Family Relatives says: “We are proud to have added the following to our website:
- British Officers Prisoners of War 1914-1918
- Officers Died in the Great War 1914-1919
- The Bond of Sacrifice – A Biographical Record of British Officers Who Fell in the Great War
“The collection commemorates British military personnel who were taken prisoner, detailing their name, rank, regiment, camp location, date of capture and release date. Even those who escaped are included.
“The Bond of Sacrifice collection presents 4,000 biographies of those who made the ultimate sacrifice, arranged alphabetically to provide an invaluable record of the contribution and achievements of those who served.
“The collection lists a surprising number of Brigadier Generals including Hurdis Secundus Lalande Ravenshaw CMG who as a senior British Army officer during the First World War served at the Royal Military College, Sandhurst and saw action on the North-West Frontier of India, in South Africa during the Second Boer War and in France and Greece during the First World War. In 1916 he was captured by an Austrian submarine with all his staff and held as a prisoner until the end of the war. [An Austrian submarine? I didn’t know Austria-Hungary had a Navy! – Alan]

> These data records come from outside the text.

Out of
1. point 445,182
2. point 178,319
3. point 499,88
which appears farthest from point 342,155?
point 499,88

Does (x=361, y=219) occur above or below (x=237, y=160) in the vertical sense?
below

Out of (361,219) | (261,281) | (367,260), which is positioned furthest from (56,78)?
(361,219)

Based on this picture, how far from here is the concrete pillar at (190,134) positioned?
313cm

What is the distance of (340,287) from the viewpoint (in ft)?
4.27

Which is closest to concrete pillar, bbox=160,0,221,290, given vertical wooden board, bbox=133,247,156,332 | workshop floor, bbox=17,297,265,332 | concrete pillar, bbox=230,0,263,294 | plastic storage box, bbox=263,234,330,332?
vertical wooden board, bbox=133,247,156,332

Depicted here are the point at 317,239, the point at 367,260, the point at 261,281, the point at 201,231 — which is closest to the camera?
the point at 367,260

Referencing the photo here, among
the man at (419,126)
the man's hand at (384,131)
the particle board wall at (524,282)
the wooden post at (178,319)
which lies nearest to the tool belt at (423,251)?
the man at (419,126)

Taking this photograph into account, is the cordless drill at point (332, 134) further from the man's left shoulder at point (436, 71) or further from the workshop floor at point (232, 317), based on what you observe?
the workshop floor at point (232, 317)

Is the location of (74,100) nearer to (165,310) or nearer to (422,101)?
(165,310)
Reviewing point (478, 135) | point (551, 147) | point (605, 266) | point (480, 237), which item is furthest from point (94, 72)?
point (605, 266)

“Another lists one of the war’s most popular heroes Captain William Leefe Robinson VC of the Royal Flying Corp. who shot down the first German Zeppelin airship over London and transformed the battle in the air over Britain. Captain Robinson was later shot down by German fighter aircraft led by the “Red Baron” Lieutenant Manfred Freiherr von Richthofen and captured.
“Reports that Robinson had been killed stunned the nation. However a letter to his fiancée confirmed he was a prisoner. Although safe, his captors made his life unpleasant and he was poorly treated as he and his fellow prisoners had made several attempts to escape and was sentenced to a month of solitary confinement. He and others were sent to the underground fortress of Zorndorf much as hardened escapees were confined in Colditz Castle in World War II.

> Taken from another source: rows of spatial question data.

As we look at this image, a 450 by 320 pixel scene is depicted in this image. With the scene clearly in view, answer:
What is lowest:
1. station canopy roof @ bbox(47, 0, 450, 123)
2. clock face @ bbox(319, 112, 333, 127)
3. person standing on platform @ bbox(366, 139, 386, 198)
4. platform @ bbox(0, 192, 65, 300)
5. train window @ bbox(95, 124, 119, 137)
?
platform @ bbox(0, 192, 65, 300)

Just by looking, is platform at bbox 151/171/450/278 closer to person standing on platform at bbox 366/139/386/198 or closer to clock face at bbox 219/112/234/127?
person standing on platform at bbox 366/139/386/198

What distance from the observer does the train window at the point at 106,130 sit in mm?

“The records also tell us of those who lost their lives at sea when even hospital ships fell victim to enemy action. The nation lamented the loss of its largest ship the Britannic which was sunk in the Mediterranean. Mercifully of the 1,066 crew and wounded service personnel only 30 souls were lost. A huge contrast to its ill fated sister ship the Titanic when 1,523 were drowned out of the 2,228 on board.
“The records were digitised and provided online for easier searching and are a useful resource when researching family military history. The collection now forms part of the Family Relatives online military archives which number over 20 million records.”